Things to do:
1. In the text on HIPAA privacy rules, what example shows that age may be newsworthy?
2. Reproduce word for word the stretch of the HIPAA privacy text below from "Data privacy is" through "it’s a start.".

[Opening Exercise text section]

Data privacy is subtle and difficult to regulate. The lawmakers who wrote the HIPAA privacy regulations took a stab at what would protect privacy when they crafted the “Safe Harbor” list. The list is neither necessary or sufficient, depending on context, but it’s a start.

Extreme values of any measurement are more likely to lead to re-identification. Age in particular may be newsworthy. For example, a newspaper might run a story about a woman in the community turning 100. For this reason, the Safe Harbor previsions require that ages over 90 be lumped together. Specifically,

All elements of dates (except year) for dates that are directly related to an individual, including birth date, admission date, discharge date, death date, and all ages over 89 and all elements of dates (including year) indicative of such age, except that such ages and elements may be aggregated into a single category of age 90 or older.

[Closing Exercise text section]
[Opening Study material section]

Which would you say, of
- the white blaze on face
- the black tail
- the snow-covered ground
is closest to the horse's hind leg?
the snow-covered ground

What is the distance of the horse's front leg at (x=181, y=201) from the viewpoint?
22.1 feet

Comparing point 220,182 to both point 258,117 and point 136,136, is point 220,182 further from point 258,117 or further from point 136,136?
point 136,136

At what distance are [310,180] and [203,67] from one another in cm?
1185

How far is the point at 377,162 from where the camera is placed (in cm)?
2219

[Closing Study material section]

Task results:
1. A newspaper might run a story about a woman in the community turning 100.

2.
Data privacy is subtle and difficult to regulate. The lawmakers who wrote the HIPAA privacy regulations took a stab at what would protect privacy when they crafted the “Safe Harbor” list. The list is neither necessary or sufficient, depending on context, but it’s a start.